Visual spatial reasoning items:
• • • • • • •

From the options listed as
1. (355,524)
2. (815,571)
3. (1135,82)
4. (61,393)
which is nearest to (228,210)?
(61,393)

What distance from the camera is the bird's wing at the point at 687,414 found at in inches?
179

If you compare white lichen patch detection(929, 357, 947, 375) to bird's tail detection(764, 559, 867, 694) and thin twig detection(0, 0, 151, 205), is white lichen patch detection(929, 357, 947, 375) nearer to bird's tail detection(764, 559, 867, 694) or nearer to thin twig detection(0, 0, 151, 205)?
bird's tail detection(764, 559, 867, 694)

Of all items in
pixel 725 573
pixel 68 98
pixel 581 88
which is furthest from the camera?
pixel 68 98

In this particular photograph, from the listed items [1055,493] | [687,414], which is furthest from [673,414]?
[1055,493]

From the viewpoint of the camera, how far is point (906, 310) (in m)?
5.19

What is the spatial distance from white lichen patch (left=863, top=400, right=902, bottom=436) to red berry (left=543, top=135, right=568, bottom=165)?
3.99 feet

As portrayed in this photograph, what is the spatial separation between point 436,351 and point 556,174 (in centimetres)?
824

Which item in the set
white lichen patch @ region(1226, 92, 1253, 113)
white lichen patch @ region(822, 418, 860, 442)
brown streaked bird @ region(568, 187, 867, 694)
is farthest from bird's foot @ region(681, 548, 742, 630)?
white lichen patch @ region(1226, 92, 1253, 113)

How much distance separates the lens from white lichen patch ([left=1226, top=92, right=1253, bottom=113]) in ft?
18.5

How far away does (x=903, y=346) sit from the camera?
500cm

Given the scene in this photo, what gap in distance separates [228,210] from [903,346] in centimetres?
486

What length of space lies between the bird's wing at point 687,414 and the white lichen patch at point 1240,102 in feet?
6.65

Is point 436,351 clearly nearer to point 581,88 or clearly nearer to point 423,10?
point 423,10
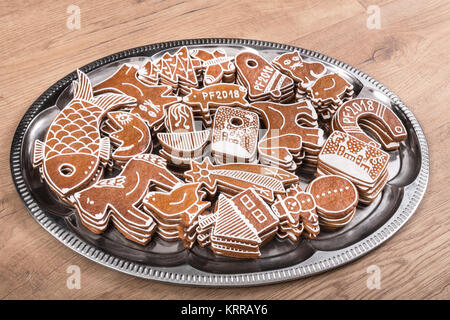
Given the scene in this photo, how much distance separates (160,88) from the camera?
5.48 feet

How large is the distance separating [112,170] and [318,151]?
0.69 meters

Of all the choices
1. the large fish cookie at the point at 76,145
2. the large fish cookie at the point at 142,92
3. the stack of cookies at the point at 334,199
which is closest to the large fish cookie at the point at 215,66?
the large fish cookie at the point at 142,92

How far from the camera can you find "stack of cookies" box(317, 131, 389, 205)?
1.45m

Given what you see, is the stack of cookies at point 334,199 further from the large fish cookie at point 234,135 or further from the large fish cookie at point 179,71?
the large fish cookie at point 179,71

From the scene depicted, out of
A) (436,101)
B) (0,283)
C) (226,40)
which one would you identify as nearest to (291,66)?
(226,40)

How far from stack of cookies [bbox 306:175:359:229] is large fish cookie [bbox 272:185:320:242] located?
0.03 m

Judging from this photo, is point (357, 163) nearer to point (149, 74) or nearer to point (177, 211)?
point (177, 211)

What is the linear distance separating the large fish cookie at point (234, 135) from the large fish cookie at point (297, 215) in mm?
209

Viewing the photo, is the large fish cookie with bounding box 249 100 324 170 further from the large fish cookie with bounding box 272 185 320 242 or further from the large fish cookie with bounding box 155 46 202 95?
the large fish cookie with bounding box 155 46 202 95

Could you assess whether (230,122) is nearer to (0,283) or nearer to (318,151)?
(318,151)

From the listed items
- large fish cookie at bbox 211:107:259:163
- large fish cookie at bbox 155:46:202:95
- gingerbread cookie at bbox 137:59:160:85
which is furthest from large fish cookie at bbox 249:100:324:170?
gingerbread cookie at bbox 137:59:160:85

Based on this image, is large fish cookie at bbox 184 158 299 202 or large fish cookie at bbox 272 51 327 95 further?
large fish cookie at bbox 272 51 327 95

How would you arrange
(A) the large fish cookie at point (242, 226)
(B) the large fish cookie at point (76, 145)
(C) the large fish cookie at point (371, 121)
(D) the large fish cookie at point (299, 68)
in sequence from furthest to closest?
1. (D) the large fish cookie at point (299, 68)
2. (C) the large fish cookie at point (371, 121)
3. (B) the large fish cookie at point (76, 145)
4. (A) the large fish cookie at point (242, 226)

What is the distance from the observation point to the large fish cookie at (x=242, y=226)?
1.30 m
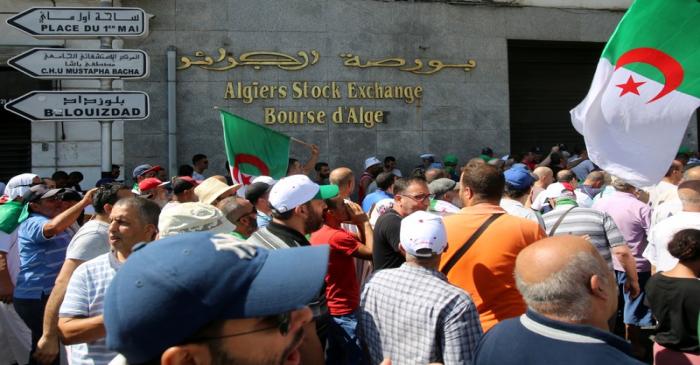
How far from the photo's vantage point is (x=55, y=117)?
23.6 feet

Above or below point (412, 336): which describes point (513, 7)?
above

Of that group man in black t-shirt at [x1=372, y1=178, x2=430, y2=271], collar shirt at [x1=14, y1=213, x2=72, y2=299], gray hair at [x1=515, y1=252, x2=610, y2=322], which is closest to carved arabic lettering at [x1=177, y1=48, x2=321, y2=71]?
collar shirt at [x1=14, y1=213, x2=72, y2=299]

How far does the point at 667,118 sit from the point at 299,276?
4056 millimetres

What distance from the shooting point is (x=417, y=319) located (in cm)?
320

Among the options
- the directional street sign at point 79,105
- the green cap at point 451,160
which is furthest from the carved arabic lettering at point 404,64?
the directional street sign at point 79,105

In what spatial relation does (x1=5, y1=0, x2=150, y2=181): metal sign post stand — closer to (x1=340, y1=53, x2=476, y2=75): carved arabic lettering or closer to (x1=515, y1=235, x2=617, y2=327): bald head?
(x1=515, y1=235, x2=617, y2=327): bald head

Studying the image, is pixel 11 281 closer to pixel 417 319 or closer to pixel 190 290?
pixel 417 319

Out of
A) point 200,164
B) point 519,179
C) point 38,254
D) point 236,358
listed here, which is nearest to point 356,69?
point 200,164

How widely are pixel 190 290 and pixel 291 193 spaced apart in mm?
2387

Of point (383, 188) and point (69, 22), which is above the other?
point (69, 22)

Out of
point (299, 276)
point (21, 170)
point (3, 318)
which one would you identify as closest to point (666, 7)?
point (299, 276)

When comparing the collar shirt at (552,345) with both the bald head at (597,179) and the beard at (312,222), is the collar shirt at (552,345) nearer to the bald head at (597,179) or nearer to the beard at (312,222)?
the beard at (312,222)

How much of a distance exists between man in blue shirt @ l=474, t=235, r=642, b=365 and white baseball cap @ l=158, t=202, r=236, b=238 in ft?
6.05

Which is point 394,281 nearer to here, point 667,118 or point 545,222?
point 545,222
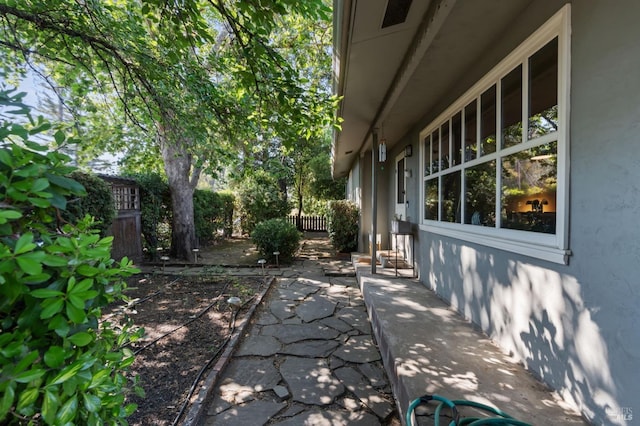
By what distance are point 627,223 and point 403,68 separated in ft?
7.93

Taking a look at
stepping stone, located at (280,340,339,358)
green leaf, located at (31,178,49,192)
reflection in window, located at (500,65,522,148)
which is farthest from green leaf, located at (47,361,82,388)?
reflection in window, located at (500,65,522,148)

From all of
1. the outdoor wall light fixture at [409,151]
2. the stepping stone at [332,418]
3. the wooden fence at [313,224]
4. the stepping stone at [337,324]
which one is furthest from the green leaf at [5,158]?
the wooden fence at [313,224]

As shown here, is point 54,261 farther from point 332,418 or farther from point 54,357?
point 332,418

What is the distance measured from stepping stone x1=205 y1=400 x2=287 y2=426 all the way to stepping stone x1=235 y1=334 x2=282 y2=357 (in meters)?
0.78

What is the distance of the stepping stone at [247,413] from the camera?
2.12 m

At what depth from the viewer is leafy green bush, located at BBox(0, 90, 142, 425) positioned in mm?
659

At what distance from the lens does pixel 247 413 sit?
7.29 feet

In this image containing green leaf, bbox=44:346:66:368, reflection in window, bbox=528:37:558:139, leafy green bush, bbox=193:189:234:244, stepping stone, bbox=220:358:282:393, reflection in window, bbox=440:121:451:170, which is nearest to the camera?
green leaf, bbox=44:346:66:368

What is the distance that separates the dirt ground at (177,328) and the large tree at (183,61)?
2.26 m

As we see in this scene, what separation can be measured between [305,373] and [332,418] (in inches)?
24.9

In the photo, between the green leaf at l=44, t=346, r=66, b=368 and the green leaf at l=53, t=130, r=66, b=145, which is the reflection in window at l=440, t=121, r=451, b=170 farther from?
the green leaf at l=44, t=346, r=66, b=368

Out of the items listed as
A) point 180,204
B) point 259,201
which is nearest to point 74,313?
point 180,204

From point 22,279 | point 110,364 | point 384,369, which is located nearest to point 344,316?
point 384,369

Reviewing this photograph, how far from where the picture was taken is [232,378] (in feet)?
8.75
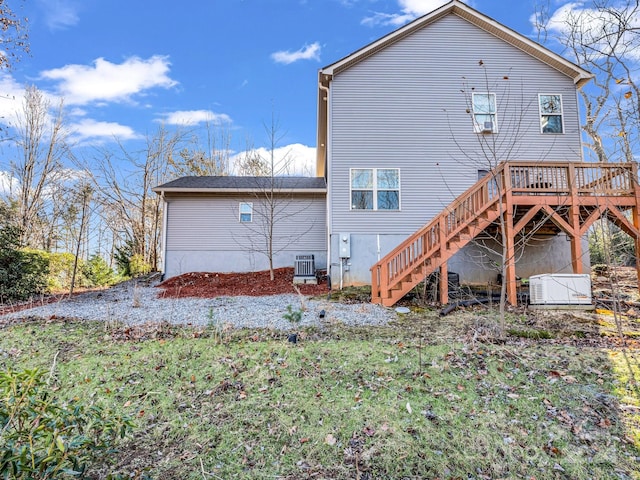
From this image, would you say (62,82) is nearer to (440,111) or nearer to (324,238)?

• • • • • • •

DESCRIPTION OF THE TASK:
Exactly the lines from the one with "Out of the items listed as" through the end of the records should be written out, and only those. Pictures do not belong in the copy.

ANSWER TO THIS EXERCISE:
Out of the items listed as
A) point 180,204
B) point 259,201
which is nearest to point 74,313?
point 180,204

From point 22,279 | point 110,364 | point 384,369, which is located nearest to point 344,316?
point 384,369

Reviewing this photograph, how far from where the picture was taken is [232,378] (in feet)?
8.75
From this image, would you say (62,82) is nearer to (440,111) or nearer to (324,238)?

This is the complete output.